» **Texto extraído**
______________________________

El fantasma que recorre el mundo por estos tiempos es el de las ideas conservadoras y ultraderechistas. La derecha política está adquiriendo nuevos bríos. No solo surgen organizaciones coqueteando con el fascismo en diversos lugares, sino que los propios partidos conservadores se van radicalizando más, con tal de no dejarse quitar el espacio. Resulta preocupante, a mi juicio, porque a raíz de la anterior ola ultraconservadora, auspiciada por Reagan, Thatcher y Juan Pablo Segundo, el sistema económico se hizo más injusto, crecieron las disparidades sociales al interior de cada país.
Ahora probablemente sea diferente, porque la anterior ola tuvo un carácter neoliberal y de apertura económica global, mientras que ahora se perfila como profundamente proteccionista y conflictiva. No sabemos a dónde nos conducirá, pero si consideramos que, además, la inteligencia artificial podría tener impactos demoledores sobre los mercados de trabajo, lo que se perfila en términos de justicia social no es nada alentador.
La izquierda está de capa caída y gran parte de la culpa está, a mi juicio, en las propias personas que dicen ser izquierdistas, que confundieron el camino, al privilegiar lo accesorio sobre lo básico. Pueden plantearse múltiples diferencias entre el pensamiento y la práctica política de izquierda y de derecha, pero hay una que para un izquierdista es primordial: la justicia social.
¿Y qué es la justicia social? En general, se trata de proteger al débil frente al más poderoso; si bien eso aplica en todos los aspectos de la vida, hay uno que es fundamental, que es la igualdad económica, el bienestar material, traducido en la distribución del ingreso y la riqueza. Combatir las ideas de odio y las prácticas discriminatorias y las demás manifestaciones de la desigualdad, como la misoginia o las relativas a la condición de género, nacionalidad, color de la piel, etc., es importantísimo, pero es un error constituirlas en el centro de la agenda de izquierda.
No negaremos que esos otros aspectos de la justicia social son importantes para un programa de izquierda, como la defensa de los derechos de la mujer frente a la violencia machista, sus expresiones más crueles e inhumanas, como el feminicidio o la violación sexual, al igual que otros aspectos que sustentan la injusticia, como la unión de adultos con niñas, el embarazo adolescente, la civilización del patriarcado que incluye leyes o prácticas culturales que restringen sus derechos, entre ellos, los sexuales y reproductivos.
Todo esto es importante, pero no es lo fundamental. Además, no hay que llegar a extremos que al final lo que hacen es restar apoyo a los planteamientos feministas, como la deformación del lenguaje que promueve el uso de términos como “elles” o entiende que es incorrecto si no se dice “las ciudadanas y los ciudadanos, los médicos y las médicas, economistas y economistos” para que nadie se sienta excluido. Tales cosas, además de restar simpatías, no influyen en lo absoluto en el bienestar de las mujeres.

______________________________

» **Datos disponibles**

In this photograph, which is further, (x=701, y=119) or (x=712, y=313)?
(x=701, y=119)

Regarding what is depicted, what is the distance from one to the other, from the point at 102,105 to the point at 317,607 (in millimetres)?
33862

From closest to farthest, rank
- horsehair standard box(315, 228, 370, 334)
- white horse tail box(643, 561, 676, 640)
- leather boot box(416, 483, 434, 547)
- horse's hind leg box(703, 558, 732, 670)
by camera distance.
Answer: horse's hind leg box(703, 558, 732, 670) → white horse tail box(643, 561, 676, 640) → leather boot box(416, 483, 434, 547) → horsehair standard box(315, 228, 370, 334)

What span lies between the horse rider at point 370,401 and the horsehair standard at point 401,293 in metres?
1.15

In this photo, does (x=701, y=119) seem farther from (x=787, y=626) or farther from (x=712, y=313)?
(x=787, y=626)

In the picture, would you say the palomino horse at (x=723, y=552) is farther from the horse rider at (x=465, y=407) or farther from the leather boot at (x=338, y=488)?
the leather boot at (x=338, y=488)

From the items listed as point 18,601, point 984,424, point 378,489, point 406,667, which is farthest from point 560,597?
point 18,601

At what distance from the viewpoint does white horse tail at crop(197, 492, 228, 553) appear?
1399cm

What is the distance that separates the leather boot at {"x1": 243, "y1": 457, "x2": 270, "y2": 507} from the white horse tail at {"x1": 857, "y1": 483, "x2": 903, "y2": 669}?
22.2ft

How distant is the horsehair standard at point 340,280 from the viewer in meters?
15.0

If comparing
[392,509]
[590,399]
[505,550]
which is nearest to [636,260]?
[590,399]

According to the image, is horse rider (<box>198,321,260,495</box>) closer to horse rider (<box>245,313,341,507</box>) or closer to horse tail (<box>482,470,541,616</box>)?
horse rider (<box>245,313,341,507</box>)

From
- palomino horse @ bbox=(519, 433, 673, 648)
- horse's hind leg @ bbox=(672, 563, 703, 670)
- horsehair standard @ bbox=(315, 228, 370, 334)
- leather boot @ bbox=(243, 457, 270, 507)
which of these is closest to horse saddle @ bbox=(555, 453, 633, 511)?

______________________________

» **Instrucciones de trabajo**
1. ¿Puedes citar el pasaje del texto sobre la justicia social comprendido entre «La izquierda está» y «la justicia social.», ambos incluidos?
2. ¿Podrías continuar el texto sobre la justicia social a partir de donde termina?
Los ítems no guardan relación con el texto sobre la justicia social.

» **Tareas resueltas**
1.
La izquierda está de capa caída y gran parte de la culpa está, a mi juicio, en las propias personas que dicen ser izquierdistas, que confundieron el camino, al privilegiar lo accesorio sobre lo básico. Pueden plantearse múltiples diferencias entre el pensamiento y la práctica política de izquierda y de derecha, pero hay una que para un izquierdista es primordial: la justicia social.

2.
Algo parecido puede decirse respecto a la homosexualidad. Cualquier persona puede ser gay, lesbiana, transexual o lo que quiera y merece todo el respeto y la consideración como seres humanos que son; además, sus derechos al trabajo, a la vida sana y la no discriminación tienen que ser protegidos por el Estado, como todos los derechos humanos.
Esto también es importante, pero no lo principal para un izquierdista. E igual a lo anterior, tampoco hay que extralimitarse como la exaltación, el exhibicionismo o la celebración del “orgullo gay”, como si ser homosexual tuviera que ser motivo de orgullo, porque entonces yo, ¿tendría que sentirme avergonzado por no serlo? Tales extremos también restan y ahuyentan apoyo a causas muy nobles.
La derecha política también está muy ligada al racismo, una de las más odiosas herencias de la colonización europea en América, Asia, África y el Medio Oriente. Aunque originalmente el móvil de los europeos era la búsqueda de oro o de especias, con el tiempo evolucionó hacia el expolio y la conversión de los nativos en mano de obra barata, cuando no esclava. Su legitimación implicó fomentar la cultura de que unas razas son superiores a otras.
La estructura social basada en el racismo dejó un lastre demasiado pesado en que propiedad de la riqueza, raza, lugar de residencia, acceso a educación, confluyen para dejar postrados eternamente a los antiguos colonizados o esclavizados, entiéndase: negros o mulatos, indoamericanos o mestizos, africanos, árabes, indios, etc.
Nuestras sociedades quedaron marcadas, dificultando la movilidad social, en que se nace y se muere pobre o rico, sin atender a ningún mérito, sino al color de piel, la estructura de propiedad o la pertenencia a una casta, que marcan para siempre la vida de las personas. Muchos de los discursos ultras que se escuchan cada vez con mayor insistencia parecen añorar los tiempos coloniales.